> _Task objective_: Starting with the line that contains "Photo 14 of" and going on through the line that contains "Wall Decoration, Striped", recast that part of the listing as a numbered list, leaving out any blank lines.

### Records provided ###

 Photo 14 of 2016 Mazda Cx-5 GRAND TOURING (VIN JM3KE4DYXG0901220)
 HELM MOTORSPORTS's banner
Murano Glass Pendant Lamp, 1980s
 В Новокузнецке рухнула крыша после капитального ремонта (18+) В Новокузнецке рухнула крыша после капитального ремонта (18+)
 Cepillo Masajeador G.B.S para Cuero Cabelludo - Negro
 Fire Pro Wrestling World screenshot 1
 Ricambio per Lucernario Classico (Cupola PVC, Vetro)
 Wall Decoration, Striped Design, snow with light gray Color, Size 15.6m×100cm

###
### Records provided ###

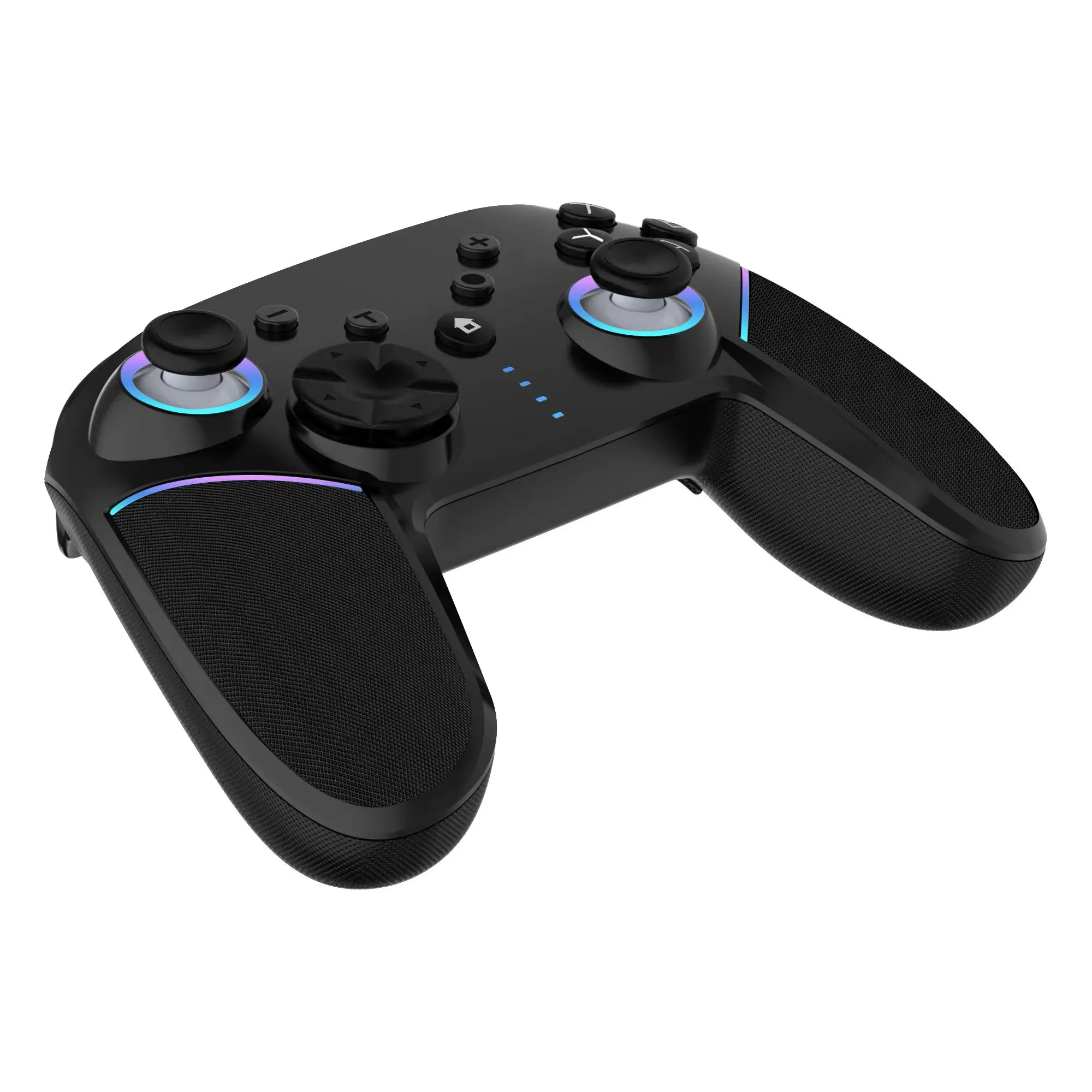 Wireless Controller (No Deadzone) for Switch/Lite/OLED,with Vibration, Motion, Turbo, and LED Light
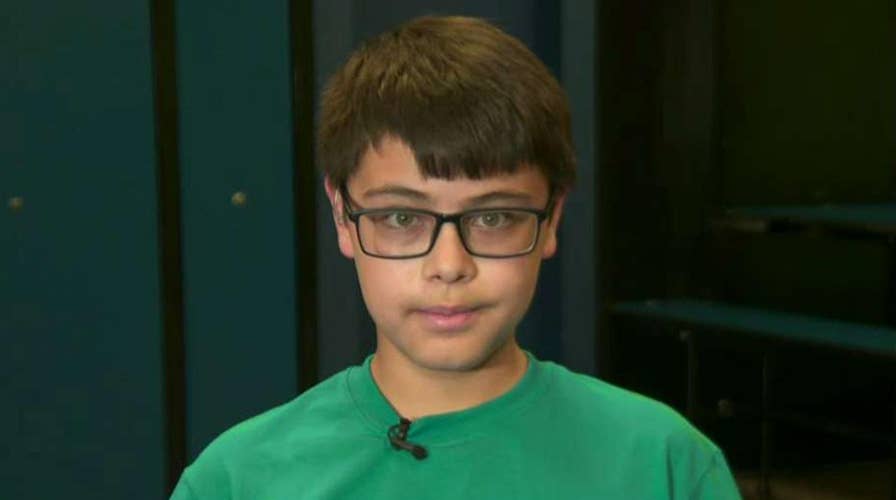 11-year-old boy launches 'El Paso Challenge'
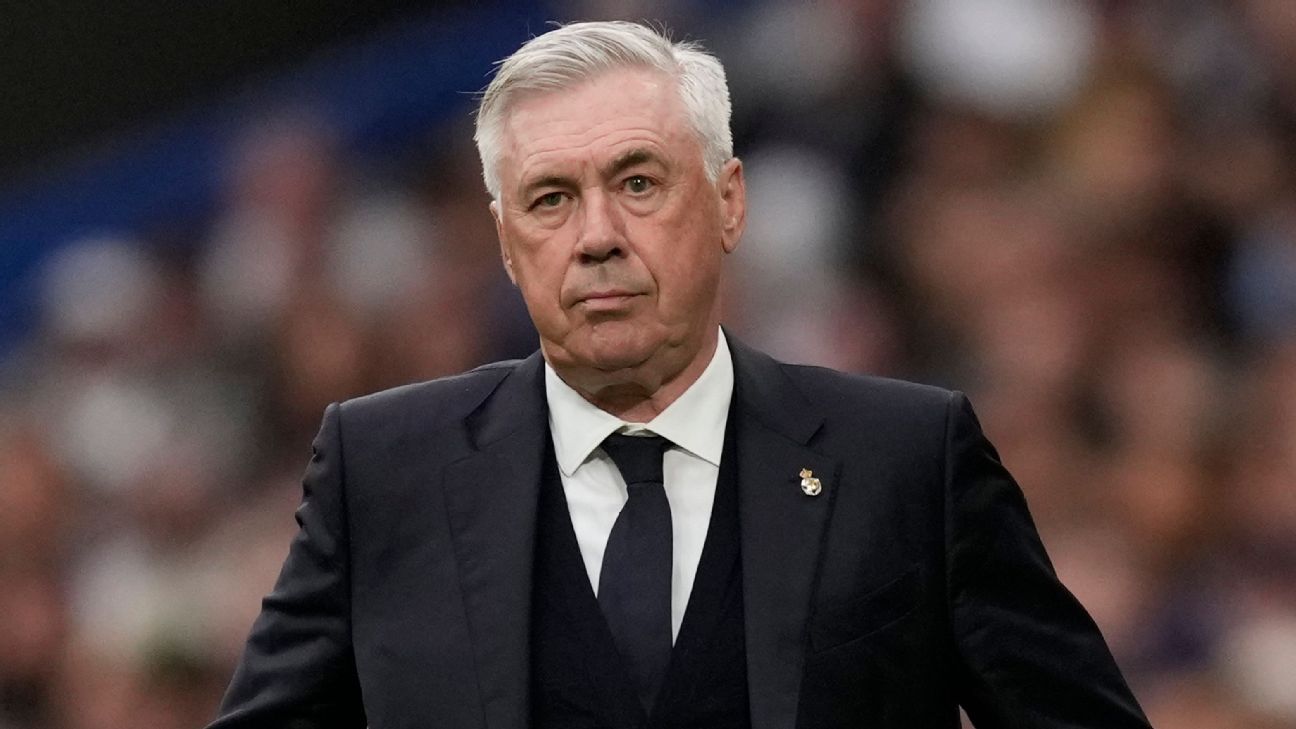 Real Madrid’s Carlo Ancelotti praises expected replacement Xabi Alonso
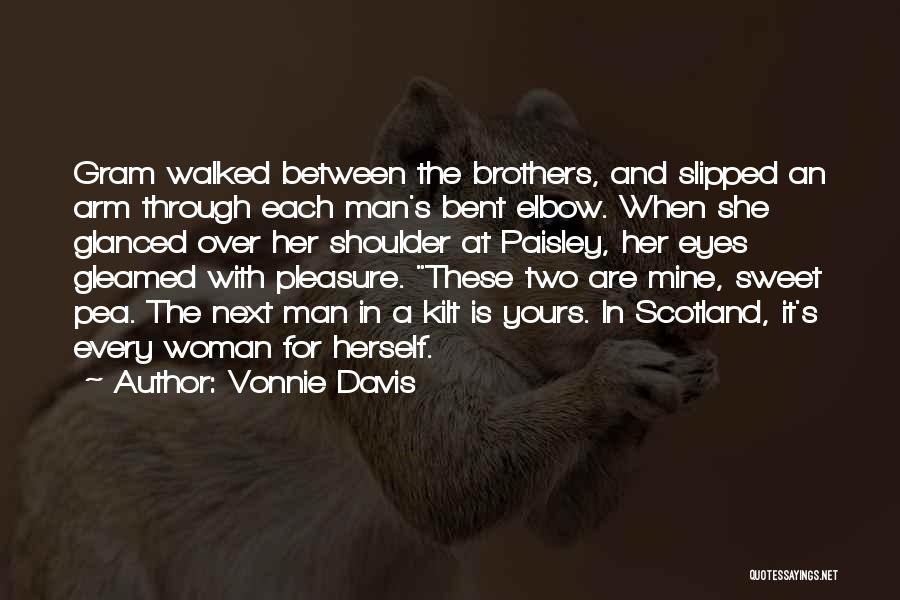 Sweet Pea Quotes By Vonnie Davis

###

> _Written solution_:
1.  Photo 14 of 2016 Mazda Cx-5 GRAND TOURING (VIN JM3KE4DYXG0901220)
2.  HELM MOTORSPORTS's banner
3. Murano Glass Pendant Lamp, 1980s
4.  В Новокузнецке рухнула крыша после капитального ремонта (18+) В Новокузнецке рухнула крыша после капитального ремонта (18+)
5.  Cepillo Masajeador G.B.S para Cuero Cabelludo - Negro
6.  Fire Pro Wrestling World screenshot 1
7.  Ricambio per Lucernario Classico (Cupola PVC, Vetro)
8.  Wall Decoration, Striped Design, snow with light gray Color, Size 15.6m×100cm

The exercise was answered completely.